▶ [Lista zadań]:
A. Powtórz dokładnie fragment prezentowanego tekstu od słów „Nie mogę się” aż do słów „inaczej, film polecam.” włącznie.
B. Odpowiedz na podstawie prezentowanego tekstu:
(i) Jaki film jest w nim polecany?
(ii) Jaka data widnieje nad nagłówkiem „be happy ?”?
(iii) Co według ostatniego zdania zostanie dzisiaj zmienione?
━━━ Prezentowany tekst ━━━
Nigdy nie przepraszaj za to co czujesz. To jak przepraszanie za bycie prawdziwym.
Kiedy w radiu padły słowa jakiejś kobiety " nie boi się powiedzieć nie" zrozumiałam jedną ważną rzecz, za co mam przepraszać ? za to jak się czułam ? nie. nie przeproszę.
Jeżeli nie potrafisz znieść mnie ,kiedy jestem najgorsza, nie zasługujesz na mnie kiedy jestem najlepsza. Za uczucia się nie przeprasza. Uczucia, czasem trzeba starać się zrozumieć, szczególnie drugiej osoby. Nie żądać przeprosin. . tylko nauczyć się pojąć to jak czuje się drugi człowiek.

piątek, 19 sierpnia 2016

be happy ?

Aby być szczęśliwym człowiekiem nie należy się martwić o to co będzie,
 ani rozmyślać o tym co było. 
Trzeba żyć chwilą.

niedziela, 14 sierpnia 2016

I look forward to coming back

Nie mogę się doczekać powrotu, a w szczególności zaktualizowana zaległych postów, ponieważ bawienie się w wysyłanie zdjęć przez telefon obecnie jest naprawdę okropne przez tak słabe połaczenie z internetem :C

sobota, 13 sierpnia 2016

dreams are sometimes strange, but they say a lot.

Dzisiejszej nocy nie mogłam spać po skończeniu oglądania filmu " dziewczyna z marzeniami" o 01:04 starałam się usnąć, ale nic to nie dało, potem, gdy w końcu udało mi się usnąć, obudziłam się jeszcze parę razy o 2.. 3. .  reszty nie pamiętam. Miałam chore sny. Śniło mi się ,że jakiś gruby chłopak na działkach pomógł mi uciec przed jakimś mężczyzną, starałam się jechać na rowerze, ale nie mogłam uciekać, ponieważ było mi przez chwilę ciężko jechać, i jechałam w takim męczącym "zwolnionym tempie".. tak czy inaczej, film polecam.

piątek, 12 sierpnia 2016

czas zacząć nowy dzień

Mogę zmienić w moim życiu wszystko, co chcę. 
Ale wiem, że nie da się zmienić wszystko na raz.  
Powoli. Po kolei. Małymi krokami.
Dzisiaj zmienię jedną małą rzecz.
━━━ Fragmenty zbioru danych ━━━
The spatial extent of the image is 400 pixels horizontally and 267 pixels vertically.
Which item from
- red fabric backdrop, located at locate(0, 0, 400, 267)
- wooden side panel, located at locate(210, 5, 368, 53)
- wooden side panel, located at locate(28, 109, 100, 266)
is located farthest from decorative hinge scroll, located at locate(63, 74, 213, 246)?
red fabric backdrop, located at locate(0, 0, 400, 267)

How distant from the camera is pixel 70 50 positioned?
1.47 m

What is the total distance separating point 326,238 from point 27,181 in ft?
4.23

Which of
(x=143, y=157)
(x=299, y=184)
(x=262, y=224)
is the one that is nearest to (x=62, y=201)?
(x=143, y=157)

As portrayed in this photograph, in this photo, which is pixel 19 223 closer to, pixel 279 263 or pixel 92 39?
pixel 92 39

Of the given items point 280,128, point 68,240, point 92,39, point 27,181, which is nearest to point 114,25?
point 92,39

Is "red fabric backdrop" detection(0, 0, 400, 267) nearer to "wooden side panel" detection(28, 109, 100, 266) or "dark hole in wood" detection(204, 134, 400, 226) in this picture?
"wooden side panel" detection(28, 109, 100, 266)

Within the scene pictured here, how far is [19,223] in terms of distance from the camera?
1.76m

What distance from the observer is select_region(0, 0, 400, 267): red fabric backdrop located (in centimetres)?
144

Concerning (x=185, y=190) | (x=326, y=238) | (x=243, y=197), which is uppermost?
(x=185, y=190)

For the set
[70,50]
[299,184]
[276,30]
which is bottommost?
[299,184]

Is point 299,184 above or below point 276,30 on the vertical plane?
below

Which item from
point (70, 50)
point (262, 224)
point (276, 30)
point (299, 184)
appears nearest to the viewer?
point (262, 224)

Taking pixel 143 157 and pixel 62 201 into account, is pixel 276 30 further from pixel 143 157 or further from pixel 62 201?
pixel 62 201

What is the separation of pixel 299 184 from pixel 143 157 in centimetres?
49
━━━
━━━ Fragmenty zbioru danych ━━━
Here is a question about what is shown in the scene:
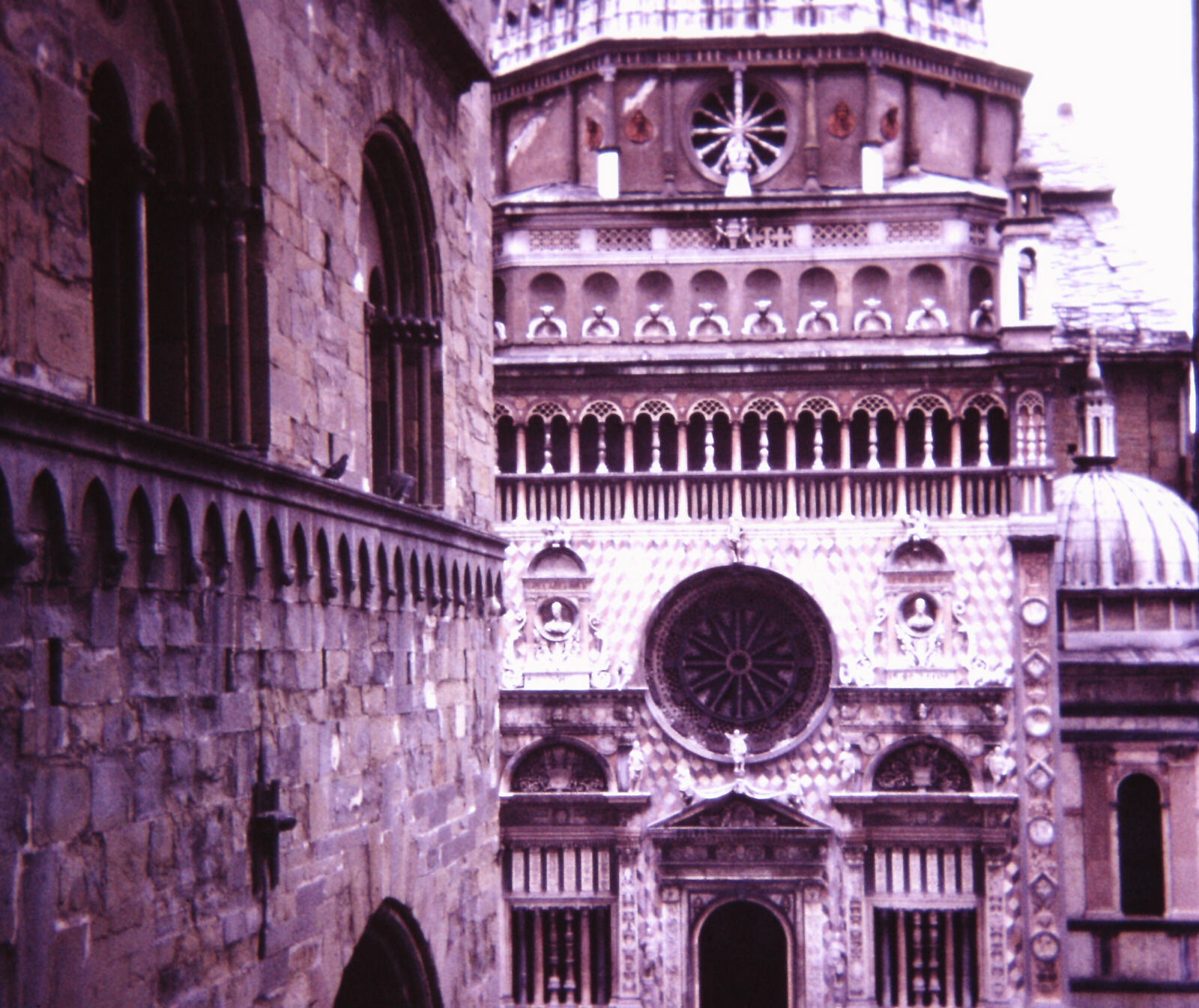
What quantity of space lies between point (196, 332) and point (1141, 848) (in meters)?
━━━
▶ [Odpowiedzi do zadań]:
A.
Nie mogę się doczekać powrotu, a w szczególności zaktualizowana zaległych postów, ponieważ bawienie się w wysyłanie zdjęć przez telefon obecnie jest naprawdę okropne przez tak słabe połaczenie z internetem :C

sobota, 13 sierpnia 2016

dreams are sometimes strange, but they say a lot.

Dzisiejszej nocy nie mogłam spać po skończeniu oglądania filmu " dziewczyna z marzeniami" o 01:04 starałam się usnąć, ale nic to nie dało, potem, gdy w końcu udało mi się usnąć, obudziłam się jeszcze parę razy o 2.. 3. .  reszty nie pamiętam. Miałam chore sny. Śniło mi się ,że jakiś gruby chłopak na działkach pomógł mi uciec przed jakimś mężczyzną, starałam się jechać na rowerze, ale nie mogłam uciekać, ponieważ było mi przez chwilę ciężko jechać, i jechałam w takim męczącym "zwolnionym tempie".. tak czy inaczej, film polecam.

B.
(i) „dziewczyna z marzeniami”
(ii) piątek, 19 sierpnia 2016
(iii) jedna mała rzecz